Seven Pakistani policemen, three of whom were guarding polio workers, have been killed in Karachi, officials say.
Eight gunmen on motorcycles fired at a group of three police guards and later at a van containing four officers, officials told the Pakistan Tribune.
Islamist militants oppose vaccination, saying it is a Western conspiracy to sterilise Pakistani children.
In January, 15 people were killed in a bomb attack on a vaccination centre in the south-western city of Quetta.

Reward

Polio workers called off the vaccination drive in Karachi following the attack, despite the home minister's order to continue, the Tribune reported.
According to Pakistan's Dawn newspaper, police have offered a reward of 5 million rupees (£33,000) for information on the killers, and 2 million rupees (£13,000) compensation to the victims' families.
Talking to reporters at the scene, Sindh police Inspector General AD Khawaja said polio drops would be "administered to our children at all costs" and said security for polio teams would be increased.
Pakistan is one of only two countries, along with Afghanistan, where polio remains endemic.
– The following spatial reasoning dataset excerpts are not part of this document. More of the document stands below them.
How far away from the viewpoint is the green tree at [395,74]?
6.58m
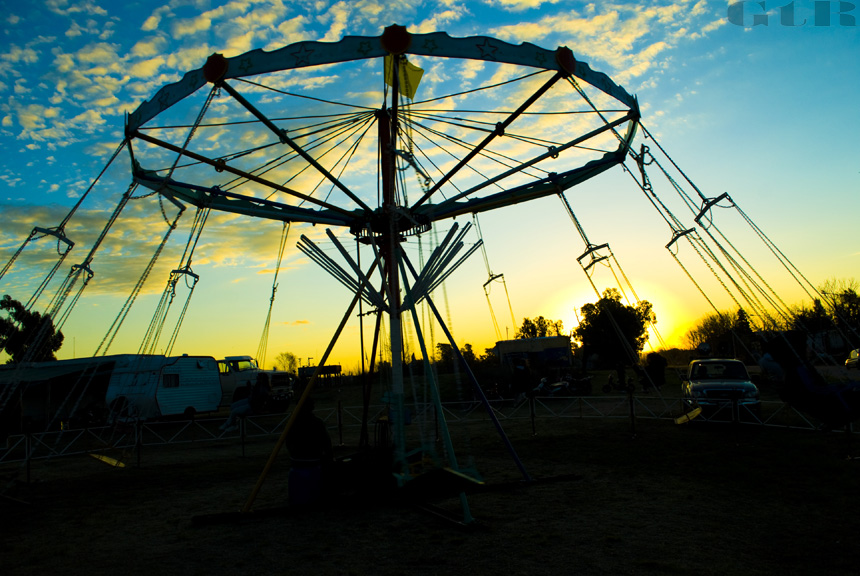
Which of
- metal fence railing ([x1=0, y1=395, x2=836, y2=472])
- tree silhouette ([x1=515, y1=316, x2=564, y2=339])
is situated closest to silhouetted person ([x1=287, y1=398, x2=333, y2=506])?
metal fence railing ([x1=0, y1=395, x2=836, y2=472])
Militants have repeatedly targeted vaccination programmes, killing nearly 80 people since December 2012.
The country recorded more than 300 polio cases in 2014 - its highest number since 1999.
Most of the new infections were in north-west Pakistan, where militants regularly target roving health teams, and health officials blamed the rise in cases on several deadly attacks on police workers that year.
The number of cases fell to just 52 in 2015, largely because vaccination teams could reach areas that were previously off limits because of militancy.